[Begin]

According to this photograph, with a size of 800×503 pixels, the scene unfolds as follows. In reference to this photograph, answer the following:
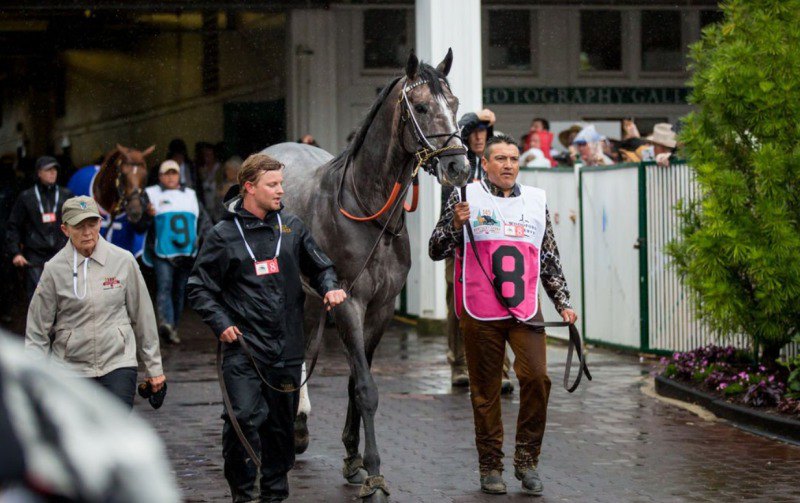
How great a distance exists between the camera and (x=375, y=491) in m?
7.31

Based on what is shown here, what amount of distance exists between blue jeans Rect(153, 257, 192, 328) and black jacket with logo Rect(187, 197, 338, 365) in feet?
30.2

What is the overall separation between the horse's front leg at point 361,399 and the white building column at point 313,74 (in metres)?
14.8

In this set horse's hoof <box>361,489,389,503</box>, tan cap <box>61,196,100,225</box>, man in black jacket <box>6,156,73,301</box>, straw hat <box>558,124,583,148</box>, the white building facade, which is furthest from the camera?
the white building facade

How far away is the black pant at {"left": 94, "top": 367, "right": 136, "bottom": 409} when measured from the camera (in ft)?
23.3

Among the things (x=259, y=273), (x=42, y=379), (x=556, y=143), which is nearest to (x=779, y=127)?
(x=259, y=273)

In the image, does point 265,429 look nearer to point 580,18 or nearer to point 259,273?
point 259,273

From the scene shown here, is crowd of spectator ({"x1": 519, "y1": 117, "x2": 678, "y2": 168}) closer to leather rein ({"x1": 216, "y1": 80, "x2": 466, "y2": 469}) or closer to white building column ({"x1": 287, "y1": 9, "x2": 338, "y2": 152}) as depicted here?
white building column ({"x1": 287, "y1": 9, "x2": 338, "y2": 152})

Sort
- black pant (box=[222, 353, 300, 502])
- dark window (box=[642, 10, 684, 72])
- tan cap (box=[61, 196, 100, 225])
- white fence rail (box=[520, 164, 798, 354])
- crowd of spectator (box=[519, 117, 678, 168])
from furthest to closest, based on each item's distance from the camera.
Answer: dark window (box=[642, 10, 684, 72]) < crowd of spectator (box=[519, 117, 678, 168]) < white fence rail (box=[520, 164, 798, 354]) < tan cap (box=[61, 196, 100, 225]) < black pant (box=[222, 353, 300, 502])

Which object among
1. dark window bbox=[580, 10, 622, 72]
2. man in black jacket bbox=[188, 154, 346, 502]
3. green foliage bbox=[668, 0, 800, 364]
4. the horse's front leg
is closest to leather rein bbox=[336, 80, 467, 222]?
the horse's front leg

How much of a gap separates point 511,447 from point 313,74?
1426cm

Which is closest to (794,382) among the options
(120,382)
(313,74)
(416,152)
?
(416,152)

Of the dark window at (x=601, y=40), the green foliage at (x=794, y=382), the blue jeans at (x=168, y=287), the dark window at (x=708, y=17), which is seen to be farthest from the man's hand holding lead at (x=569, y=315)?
the dark window at (x=708, y=17)

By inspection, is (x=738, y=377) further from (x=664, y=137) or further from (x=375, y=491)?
(x=375, y=491)

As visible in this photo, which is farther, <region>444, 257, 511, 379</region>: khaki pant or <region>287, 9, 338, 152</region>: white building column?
<region>287, 9, 338, 152</region>: white building column
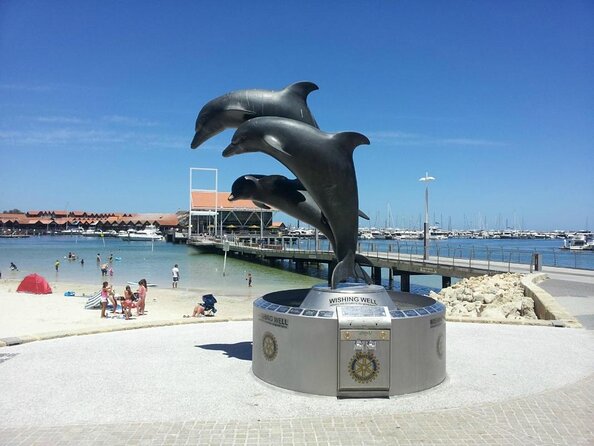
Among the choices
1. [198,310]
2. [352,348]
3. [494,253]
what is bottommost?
[198,310]

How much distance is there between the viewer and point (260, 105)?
9531 millimetres

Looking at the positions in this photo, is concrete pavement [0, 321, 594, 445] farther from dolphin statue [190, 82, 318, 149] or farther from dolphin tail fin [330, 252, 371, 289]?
dolphin statue [190, 82, 318, 149]

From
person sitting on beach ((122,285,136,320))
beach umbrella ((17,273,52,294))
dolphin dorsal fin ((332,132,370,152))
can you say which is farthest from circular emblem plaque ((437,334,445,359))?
beach umbrella ((17,273,52,294))

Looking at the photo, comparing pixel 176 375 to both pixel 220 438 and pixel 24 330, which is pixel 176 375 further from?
pixel 24 330

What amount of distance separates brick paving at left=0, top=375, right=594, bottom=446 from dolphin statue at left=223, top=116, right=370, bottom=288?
3320 mm

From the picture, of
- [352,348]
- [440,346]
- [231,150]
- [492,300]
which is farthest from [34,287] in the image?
[440,346]

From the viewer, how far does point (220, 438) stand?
5738mm

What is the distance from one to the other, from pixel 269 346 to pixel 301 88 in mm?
4979

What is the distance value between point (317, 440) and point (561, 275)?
25.9 meters

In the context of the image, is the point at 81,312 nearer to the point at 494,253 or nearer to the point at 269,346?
the point at 269,346

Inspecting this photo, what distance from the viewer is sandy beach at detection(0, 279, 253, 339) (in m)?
13.9

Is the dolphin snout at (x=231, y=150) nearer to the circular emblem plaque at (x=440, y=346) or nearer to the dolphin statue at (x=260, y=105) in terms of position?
the dolphin statue at (x=260, y=105)

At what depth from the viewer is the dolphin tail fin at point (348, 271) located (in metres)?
9.36

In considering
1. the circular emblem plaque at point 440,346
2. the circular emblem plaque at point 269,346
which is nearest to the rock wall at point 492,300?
the circular emblem plaque at point 440,346
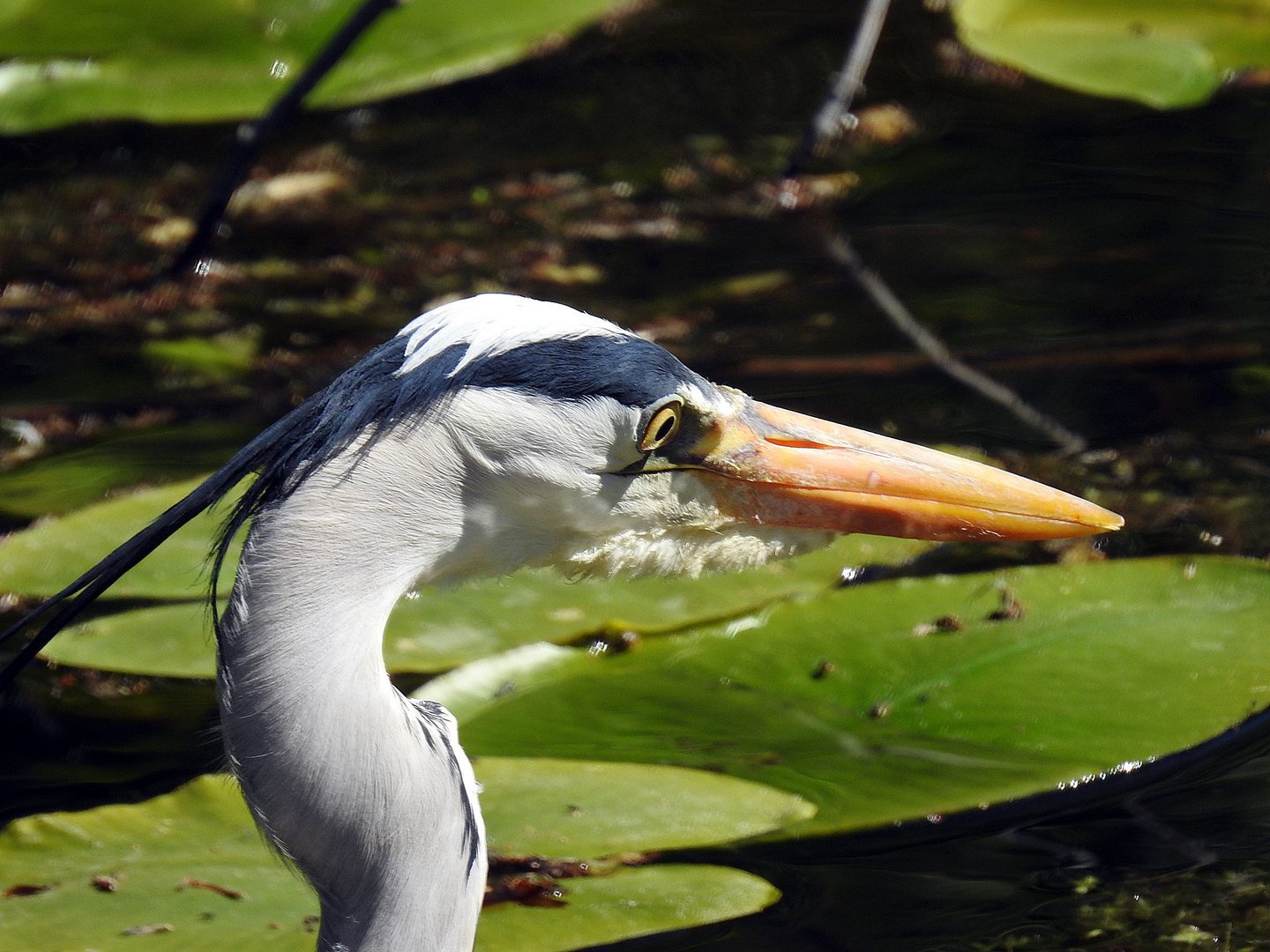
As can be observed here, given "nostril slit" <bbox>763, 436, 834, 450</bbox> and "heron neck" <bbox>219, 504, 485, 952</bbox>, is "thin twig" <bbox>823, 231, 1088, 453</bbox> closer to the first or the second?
"nostril slit" <bbox>763, 436, 834, 450</bbox>

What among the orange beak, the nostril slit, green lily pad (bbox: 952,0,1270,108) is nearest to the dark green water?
green lily pad (bbox: 952,0,1270,108)

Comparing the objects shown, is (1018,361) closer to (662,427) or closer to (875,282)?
(875,282)

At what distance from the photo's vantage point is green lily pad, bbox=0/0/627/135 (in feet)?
17.7

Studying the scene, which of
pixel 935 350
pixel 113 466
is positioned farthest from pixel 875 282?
pixel 113 466

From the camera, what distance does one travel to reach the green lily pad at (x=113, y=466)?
3.83 metres

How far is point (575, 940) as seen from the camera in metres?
2.28

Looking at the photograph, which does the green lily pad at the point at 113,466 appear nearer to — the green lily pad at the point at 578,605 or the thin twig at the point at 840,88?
the green lily pad at the point at 578,605

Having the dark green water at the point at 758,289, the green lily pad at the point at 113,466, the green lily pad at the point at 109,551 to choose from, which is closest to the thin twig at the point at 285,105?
the dark green water at the point at 758,289

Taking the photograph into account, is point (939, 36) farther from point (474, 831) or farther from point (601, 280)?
point (474, 831)

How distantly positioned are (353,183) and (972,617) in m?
3.61

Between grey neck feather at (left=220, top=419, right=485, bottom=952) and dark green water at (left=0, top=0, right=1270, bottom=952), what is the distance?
0.67 metres

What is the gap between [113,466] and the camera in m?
4.00

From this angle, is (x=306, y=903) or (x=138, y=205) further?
(x=138, y=205)

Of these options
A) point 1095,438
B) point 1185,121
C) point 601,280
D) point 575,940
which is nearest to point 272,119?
point 601,280
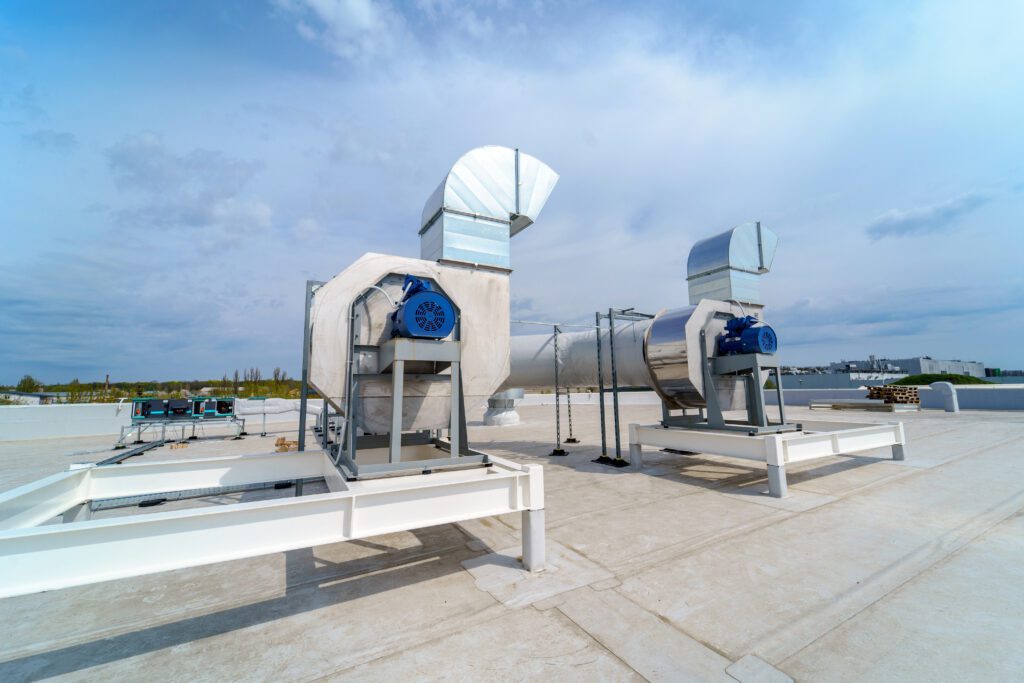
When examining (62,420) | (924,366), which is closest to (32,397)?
(62,420)

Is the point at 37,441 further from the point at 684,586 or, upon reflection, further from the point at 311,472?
the point at 684,586

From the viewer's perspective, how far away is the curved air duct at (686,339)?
20.7 feet

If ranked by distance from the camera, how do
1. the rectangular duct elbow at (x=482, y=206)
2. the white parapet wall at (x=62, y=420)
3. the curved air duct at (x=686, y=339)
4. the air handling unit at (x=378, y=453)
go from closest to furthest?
the air handling unit at (x=378, y=453) < the rectangular duct elbow at (x=482, y=206) < the curved air duct at (x=686, y=339) < the white parapet wall at (x=62, y=420)

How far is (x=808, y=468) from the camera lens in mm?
7078

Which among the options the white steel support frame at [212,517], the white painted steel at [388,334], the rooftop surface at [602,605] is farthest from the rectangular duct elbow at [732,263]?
the white steel support frame at [212,517]

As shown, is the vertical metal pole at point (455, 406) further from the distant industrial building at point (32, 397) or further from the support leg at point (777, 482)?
the distant industrial building at point (32, 397)

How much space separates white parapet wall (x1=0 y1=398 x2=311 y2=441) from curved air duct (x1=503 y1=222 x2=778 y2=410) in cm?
842

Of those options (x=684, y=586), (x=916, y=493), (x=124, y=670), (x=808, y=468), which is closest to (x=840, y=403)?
(x=808, y=468)

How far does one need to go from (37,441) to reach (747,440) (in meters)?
19.9

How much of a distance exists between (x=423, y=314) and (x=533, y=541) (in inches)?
86.0

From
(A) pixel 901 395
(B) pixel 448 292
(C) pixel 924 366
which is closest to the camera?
(B) pixel 448 292

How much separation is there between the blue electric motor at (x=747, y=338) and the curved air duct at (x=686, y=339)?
0.16 m

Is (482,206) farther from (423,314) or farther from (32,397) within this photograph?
(32,397)

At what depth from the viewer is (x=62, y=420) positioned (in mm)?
13891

[End]

● AIM OF THE EXERCISE
Rewrite the lines above as a numbered list, starting at the line that contains "Of the dark" and stopping after the line that contains "9531 millimetres". Skip blank lines and leave the pictures out.

● SOLUTION TO THE PROBLEM
1. Of the dark window at (x=601, y=40), the green foliage at (x=794, y=382), the blue jeans at (x=168, y=287), the dark window at (x=708, y=17), which is seen to be farthest from the man's hand holding lead at (x=569, y=315)?
2. the dark window at (x=708, y=17)
3. By inspection, is (x=738, y=377) further from (x=664, y=137) or further from (x=375, y=491)?
4. (x=375, y=491)
5. As visible in this photo, which is farther, <region>444, 257, 511, 379</region>: khaki pant or <region>287, 9, 338, 152</region>: white building column?
6. <region>287, 9, 338, 152</region>: white building column
7. Among the choices
8. 1. [198,310]
9. 2. [352,348]
10. 3. [494,253]
11. what is bottommost?
12. [198,310]
13. How much distance is there between the viewer and point (260, 105)?
14. 9531 millimetres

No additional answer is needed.